12.1. Il motivo è infondato.

12.2. Va premesso che i capi della sentenza qui contestati attengono ai già citati atti sopravvenuti (la determinazione dirigenziale n. 943/2021 e il sotteso verbale della commissione valutatrice n. 20/2021) di conferma della regolarità della partecipazione alla gara di -OMISSIS-, che -OMISSIS- ha impugnato con i mezzi aggiunti.

Al riguardo, il T, preso atto che la stazione appaltante nel giungere alla predetta conclusione aveva attribuito rilievo decisivo allo “stato embrionale” delle indagini, non essendo stato adottato alcun provvedimento di condanna munito della definitività in ordine ai reati contestati all’ ex legale rappresentante di -OMISSIS-, meramente indagato e non attinto da una misura detentiva, ha affermato in linea generale che ai fini della configurabilità in concreto del grave illecito professionale, e quindi della sussistenza degli adeguati mezzi di prova di cui all’art. 80 comma 5 lett. c) del d.lgs. 50/2016, non è necessaria la presenza di una sentenza di condanna, potendo i relativi elementi emergere nella fase del procedimento penale non concluso e come tali essere valutati dalla stazione appaltante.

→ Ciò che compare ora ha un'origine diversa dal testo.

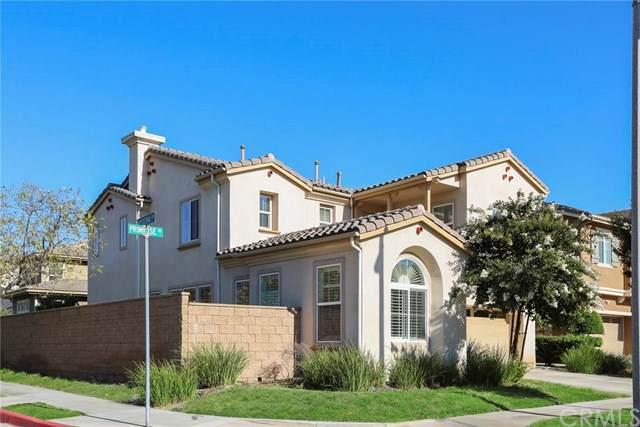 520 S Primrose Street, La Habra, CA 90631 (#WS19199387) :: eXp Realty of California Inc.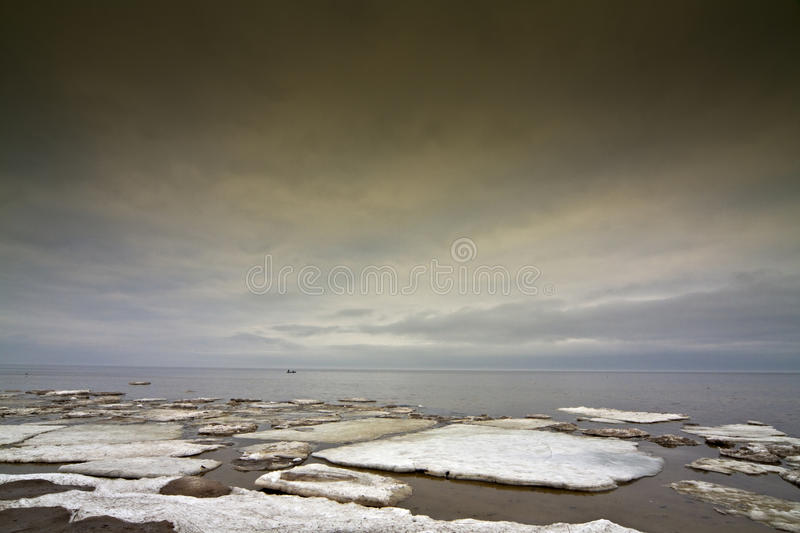 Download Ice floe in the sea. stock photo. Image of baltic, cold - 19480826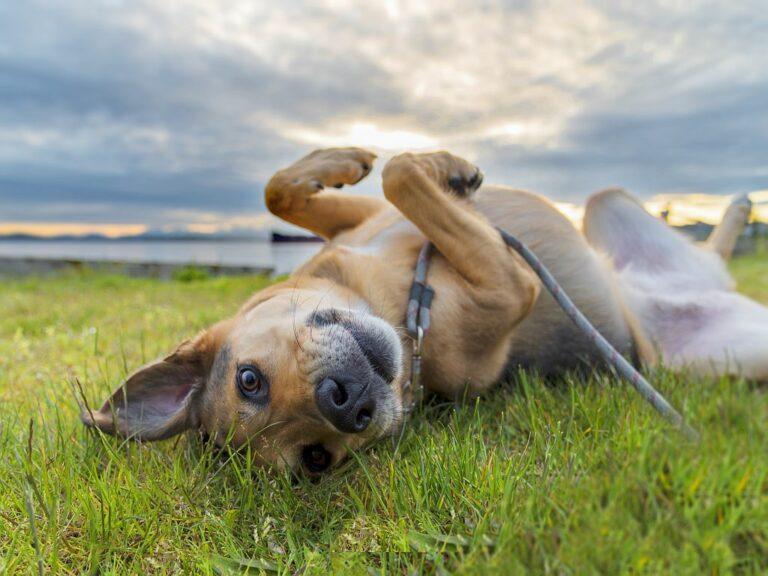 leishmaniose chez le chien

Più nello specifico il T: a) ha rilevato non trattarsi nella specie di un mero avvio di indagini preliminari, bensì di una ordinanza cautelare la cui adozione richiede gravi indizi di colpevolezza, elemento che la stazione appaltante non aveva in alcun modo valutato;
b) ha ritenuto non significativa la natura della misura cautelare emessa (divieto di esercitare attività di impresa per nove mesi), rilevante solo in rapporto alla sua strumentalità ad assicurarne gli effetti tenuto conto dei reati contestati al soggetto, riconducibili allo svolgimento di attività di impresa (artt. 110, 319 e 321 Cod. pen.), riferibile proprio al suo ruolo di legale rappresentante di -OMISSIS-, in collegamento con l’esecuzione di appalti pubblici e con utilizzo di denaro proveniente direttamente dal conto corrente della società;
c) ha affermato che, in questo quadro, la stazione appaltante non poteva trincerarsi dietro la non completezza delle indagini, avendo “ un preciso onere di esaminare attentamente i fatti riportati nell’ordinanza cautelare de qua per valutarne l’eventuale loro incidenza ai fini dell’affidabilità di detto operatore economico, valutazione che è stata del tutto mancante ”.

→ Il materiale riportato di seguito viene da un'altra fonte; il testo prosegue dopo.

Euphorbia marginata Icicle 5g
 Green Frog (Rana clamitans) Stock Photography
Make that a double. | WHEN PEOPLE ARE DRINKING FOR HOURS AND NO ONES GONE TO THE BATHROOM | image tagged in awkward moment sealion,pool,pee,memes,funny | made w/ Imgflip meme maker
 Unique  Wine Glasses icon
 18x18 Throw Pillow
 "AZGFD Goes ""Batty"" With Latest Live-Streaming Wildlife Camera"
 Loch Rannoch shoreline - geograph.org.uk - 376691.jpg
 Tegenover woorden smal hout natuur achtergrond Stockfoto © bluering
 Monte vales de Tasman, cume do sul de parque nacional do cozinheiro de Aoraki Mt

12.3. Tanto chiarito, la premessa da cui parte il T va confermata.

Per costante giurisprudenza, in materia di gare pubbliche, affinchè possa prefigurarsi il grave illecito professionale che l’art. 80 comma 5 lett. c) d.lgs. 50/2016 pone a supporto della sanzione espulsiva del concorrente, non è necessario che il fatto sia accertato con una sentenza, anche non definitiva, ma è sufficiente che lo stesso sia ricavabile da altri gravi indizi, atteso che l’elencazione dei gravi illeciti professionali rilevanti contenuta nella disposizione normativa è meramente esemplificativa e la stazione appaltante ha la possibilità di fornirne la dimostrazione con mezzi adeguati (tra tante, Cons. Stato, V, 7 febbraio 2022, n. 845 e 27 ottobre 2021, n. 7223, in materia rispettivamente di illecito antitrust e di inadempimento contrattuale). Ne viene il principio generale per cui la stazione appaltante bene può valutare, per mezzo di un giudizio discrezionale e autonomo, l’affidabilità degli offerenti in qualsiasi fase della procedura, anche a prescindere dall’eventuale pendenza di un giudizio al riguardo, non trattandosi dell’accertamento di un grado di responsabilità del contraente quale quello richiesto per l’esercizio del potere sanzionatorio, bensì di un motivato apprezzamento sulla moralità e affidabilità dell’impresa.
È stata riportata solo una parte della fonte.